Per riportare questa discussione con i piedi per terra, concludiamo con un breve esempio concreto. Immaginiamo che, nonostante gli orrendi problemi che ho descritto altrove, i bilanci della difesa possano essere aumentati, gli eserciti ampliati e le attrezzature acquistate per affrontare la "minaccia russa". Inventiamo uno scenario minimamente plausibile: disordini e violenze anti-russe negli Stati baltici, minacce di intervento russo. Tralasciamo i problemi pratici e ipotizziamo che una manciata di brigate meccanizzate della NATO possa essere inviata come "deterrente" e che poi scoppino dei veri combattimenti. Una di queste brigate (in genere 3-4000 soldati al giorno d'oggi) proviene dal vostro Paese. In un paio di giorni di combattimenti, perde forse un migliaio di morti e il doppio di feriti, in gran parte a causa di attacchi missilistici e di artiglieria, e senza impegnare seriamente il nemico. Lasciate che questi numeri (tipici di ciò che è accaduto in Ucraina) vi girino in testa per un momento. Le nostre società, i nostri mezzi di comunicazione, i nostri sistemi politici, potrebbero anche solo iniziare a farvi fronte? Da dove potrebbero iniziare?

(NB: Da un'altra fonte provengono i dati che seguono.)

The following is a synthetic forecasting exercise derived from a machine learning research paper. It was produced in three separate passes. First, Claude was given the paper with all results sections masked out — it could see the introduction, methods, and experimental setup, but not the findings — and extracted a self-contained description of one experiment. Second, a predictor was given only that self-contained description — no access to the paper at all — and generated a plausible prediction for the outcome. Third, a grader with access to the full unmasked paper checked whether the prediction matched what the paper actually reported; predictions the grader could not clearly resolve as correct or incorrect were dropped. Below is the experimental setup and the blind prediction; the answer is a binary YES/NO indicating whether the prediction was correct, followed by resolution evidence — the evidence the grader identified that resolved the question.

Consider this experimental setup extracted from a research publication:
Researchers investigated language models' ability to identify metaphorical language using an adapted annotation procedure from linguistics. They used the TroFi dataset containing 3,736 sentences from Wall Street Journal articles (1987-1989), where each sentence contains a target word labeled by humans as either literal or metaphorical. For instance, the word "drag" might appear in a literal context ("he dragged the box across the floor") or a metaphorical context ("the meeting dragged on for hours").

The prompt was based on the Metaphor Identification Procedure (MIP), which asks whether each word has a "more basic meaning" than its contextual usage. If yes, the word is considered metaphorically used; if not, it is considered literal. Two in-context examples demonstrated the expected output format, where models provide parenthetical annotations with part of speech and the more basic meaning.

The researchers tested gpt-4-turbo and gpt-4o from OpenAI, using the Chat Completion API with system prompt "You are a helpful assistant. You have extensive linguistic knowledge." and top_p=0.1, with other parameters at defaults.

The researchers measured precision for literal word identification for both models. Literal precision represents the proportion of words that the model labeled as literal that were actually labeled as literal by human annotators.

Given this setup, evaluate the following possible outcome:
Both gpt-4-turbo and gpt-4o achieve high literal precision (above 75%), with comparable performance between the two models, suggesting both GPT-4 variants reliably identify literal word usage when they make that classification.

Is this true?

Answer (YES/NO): NO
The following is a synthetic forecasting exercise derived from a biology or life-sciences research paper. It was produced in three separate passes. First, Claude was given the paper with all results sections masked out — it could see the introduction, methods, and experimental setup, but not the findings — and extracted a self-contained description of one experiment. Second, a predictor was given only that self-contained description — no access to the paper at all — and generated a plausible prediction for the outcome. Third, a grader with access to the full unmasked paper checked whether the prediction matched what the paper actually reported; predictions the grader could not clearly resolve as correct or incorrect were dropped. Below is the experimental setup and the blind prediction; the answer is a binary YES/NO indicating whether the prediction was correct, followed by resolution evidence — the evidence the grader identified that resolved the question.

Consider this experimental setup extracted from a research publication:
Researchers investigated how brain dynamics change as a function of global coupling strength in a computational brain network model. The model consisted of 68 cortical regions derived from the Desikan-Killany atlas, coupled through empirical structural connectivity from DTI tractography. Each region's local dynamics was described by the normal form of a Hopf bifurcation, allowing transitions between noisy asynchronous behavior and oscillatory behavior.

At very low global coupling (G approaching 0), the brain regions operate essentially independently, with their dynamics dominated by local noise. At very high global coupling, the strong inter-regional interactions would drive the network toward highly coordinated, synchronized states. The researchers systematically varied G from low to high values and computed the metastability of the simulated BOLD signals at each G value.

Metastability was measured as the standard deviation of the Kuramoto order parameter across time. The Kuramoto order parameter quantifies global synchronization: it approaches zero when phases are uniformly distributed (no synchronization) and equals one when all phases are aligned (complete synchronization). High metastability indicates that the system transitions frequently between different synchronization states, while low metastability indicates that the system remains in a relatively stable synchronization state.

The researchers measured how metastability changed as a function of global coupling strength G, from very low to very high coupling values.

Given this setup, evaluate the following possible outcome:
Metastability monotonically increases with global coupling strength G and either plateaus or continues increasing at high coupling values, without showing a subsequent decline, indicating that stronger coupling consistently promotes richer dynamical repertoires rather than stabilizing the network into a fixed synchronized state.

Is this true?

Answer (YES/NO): NO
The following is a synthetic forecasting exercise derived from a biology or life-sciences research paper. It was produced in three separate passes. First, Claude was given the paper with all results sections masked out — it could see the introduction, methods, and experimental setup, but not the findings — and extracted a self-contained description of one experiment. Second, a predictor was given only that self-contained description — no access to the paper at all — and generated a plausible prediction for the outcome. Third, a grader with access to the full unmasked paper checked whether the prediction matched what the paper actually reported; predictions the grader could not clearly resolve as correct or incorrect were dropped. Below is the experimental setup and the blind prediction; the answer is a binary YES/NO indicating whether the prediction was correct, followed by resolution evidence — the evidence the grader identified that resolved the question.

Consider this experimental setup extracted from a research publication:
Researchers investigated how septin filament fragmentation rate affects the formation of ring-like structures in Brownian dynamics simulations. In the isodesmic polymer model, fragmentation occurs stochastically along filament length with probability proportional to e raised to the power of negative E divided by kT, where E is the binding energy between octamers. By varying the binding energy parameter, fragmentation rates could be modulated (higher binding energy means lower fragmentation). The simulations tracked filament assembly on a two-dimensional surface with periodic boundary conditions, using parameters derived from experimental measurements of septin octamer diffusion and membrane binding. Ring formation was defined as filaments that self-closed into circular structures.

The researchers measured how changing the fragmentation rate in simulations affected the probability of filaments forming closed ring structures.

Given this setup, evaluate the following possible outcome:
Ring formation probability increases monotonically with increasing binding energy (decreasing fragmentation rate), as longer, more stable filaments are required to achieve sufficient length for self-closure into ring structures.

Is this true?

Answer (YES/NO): NO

L'insistenza di Kipling sul fatto che la responsabilità della morte e della sofferenza in guerra è di coloro che hanno inviato le truppe è qualcosa che tutti noi condividiamo istintivamente. Non sappiamo quali saranno le conseguenze a lungo termine della guerra in Ucraina per l'Occidente, ma possiamo presumere che non saranno piacevoli e che i responsabili cercheranno di evitare la colpa. Nel suo struggente Epitaffi della guerra, Kipling immaginava un uomo di Stato morto che rifletteva con rincrescimento che:

Non potevo scavare: Non osavo rubare:

Perciò ho mentito per compiacere la folla.

  Ora tutte le mie bugie sono state dimostrate false

E devo affrontare gli uomini che ho ucciso.

In questa guerra, i morti non sono stati i nostri ma i loro, ma non per questo sono meno morti. E se le fantasie da videogioco di alcuni politici e opinionisti non saranno fermamente contrastate, anche alcuni dei nostri potrebbero morire. E allora, chi ci restituirà i bambini?